Assignment: Could you retype exactly the line containing "Carters Erkek Bebek T-Shirt - Pw 225H955" and every line after it in the data below, leaving out the pictures?

........

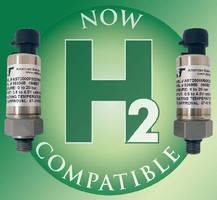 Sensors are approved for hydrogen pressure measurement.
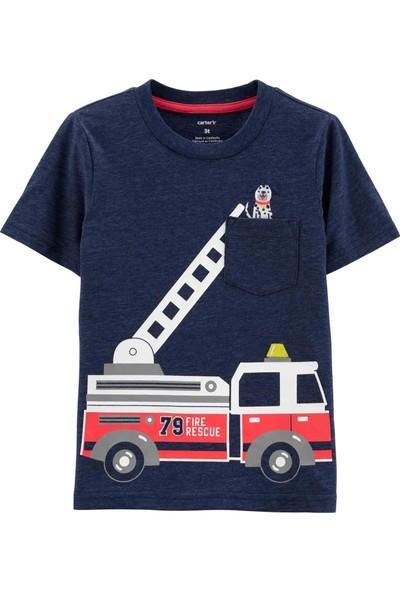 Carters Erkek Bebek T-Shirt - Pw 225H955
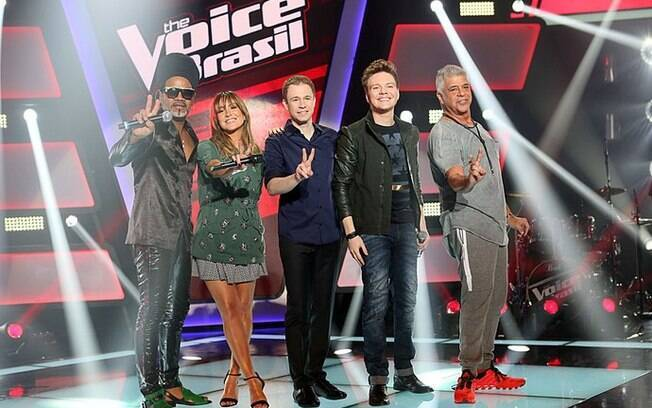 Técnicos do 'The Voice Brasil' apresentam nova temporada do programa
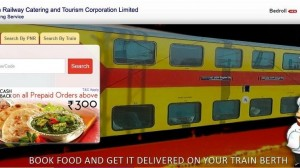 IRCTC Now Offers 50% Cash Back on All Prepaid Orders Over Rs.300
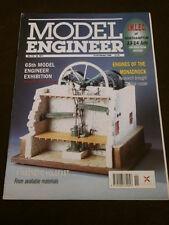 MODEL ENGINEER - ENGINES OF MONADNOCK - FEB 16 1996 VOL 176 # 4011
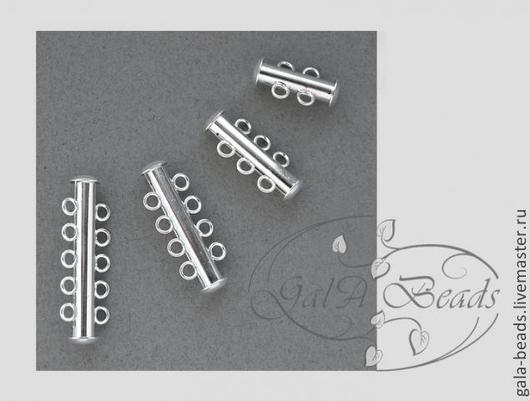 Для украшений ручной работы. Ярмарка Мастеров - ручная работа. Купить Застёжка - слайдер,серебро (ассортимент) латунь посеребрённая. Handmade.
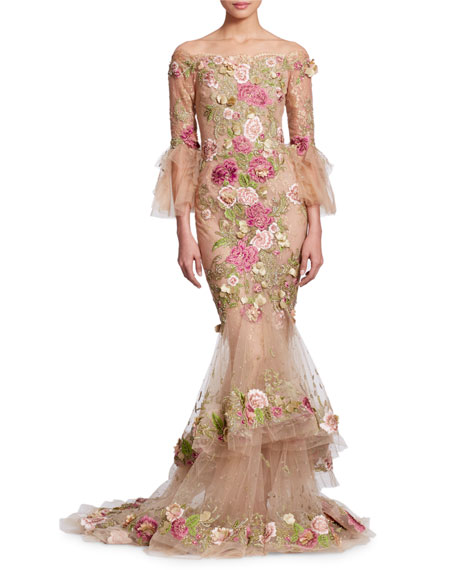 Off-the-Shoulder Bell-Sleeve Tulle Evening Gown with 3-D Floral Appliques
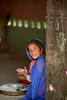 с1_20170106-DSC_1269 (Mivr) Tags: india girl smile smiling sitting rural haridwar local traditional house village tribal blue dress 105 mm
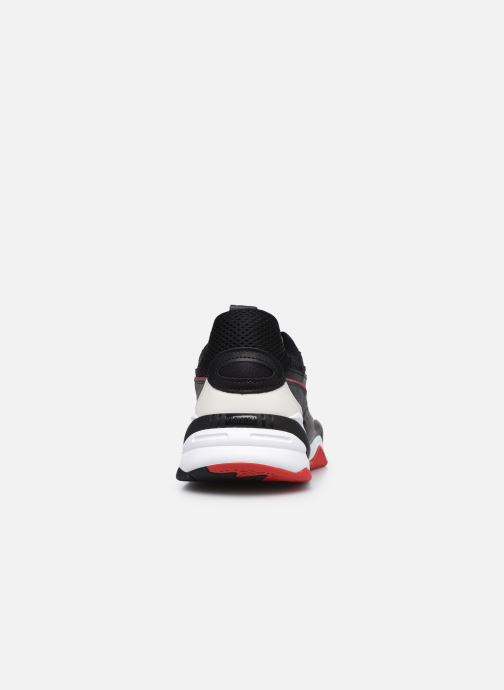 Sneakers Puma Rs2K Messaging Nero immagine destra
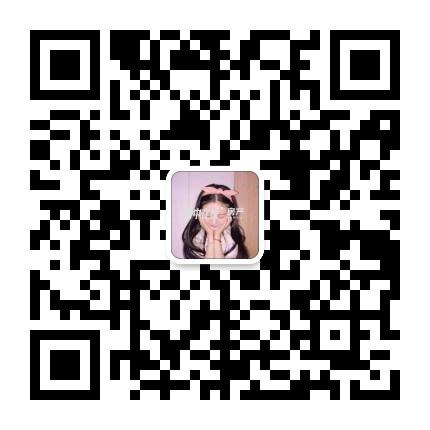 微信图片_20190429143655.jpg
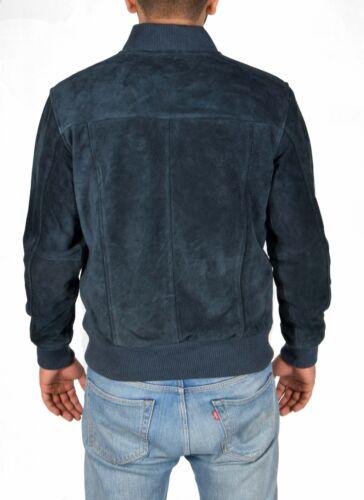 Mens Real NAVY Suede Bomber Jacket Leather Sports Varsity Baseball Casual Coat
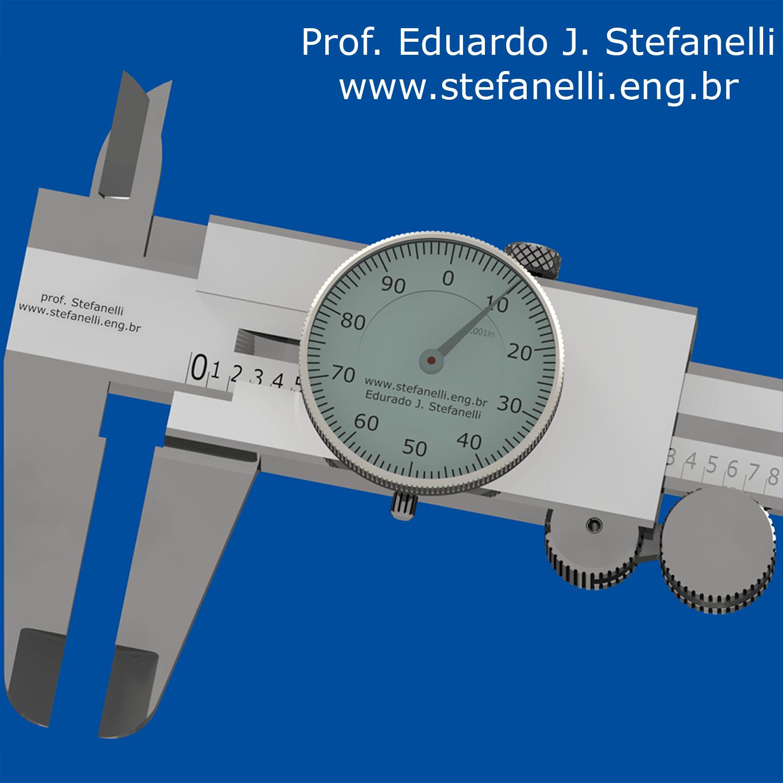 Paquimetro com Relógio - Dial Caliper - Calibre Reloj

........

Finished exercise:
 Carters Erkek Bebek T-Shirt - Pw 225H955
 Técnicos do 'The Voice Brasil' apresentam nova temporada do programa
 IRCTC Now Offers 50% Cash Back on All Prepaid Orders Over Rs.300
 MODEL ENGINEER - ENGINES OF MONADNOCK - FEB 16 1996 VOL 176 # 4011
 Для украшений ручной работы. Ярмарка Мастеров - ручная работа. Купить Застёжка - слайдер,серебро (ассортимент) латунь посеребрённая. Handmade.
 Off-the-Shoulder Bell-Sleeve Tulle Evening Gown with 3-D Floral Appliques
 с1_20170106-DSC_1269 (Mivr) Tags: india girl smile smiling sitting rural haridwar local traditional house village tribal blue dress 105 mm
 Sneakers Puma Rs2K Messaging Nero immagine destra
 微信图片_20190429143655.jpg
 Mens Real NAVY Suede Bomber Jacket Leather Sports Varsity Baseball Casual Coat
 Paquimetro com Relógio - Dial Caliper - Calibre Reloj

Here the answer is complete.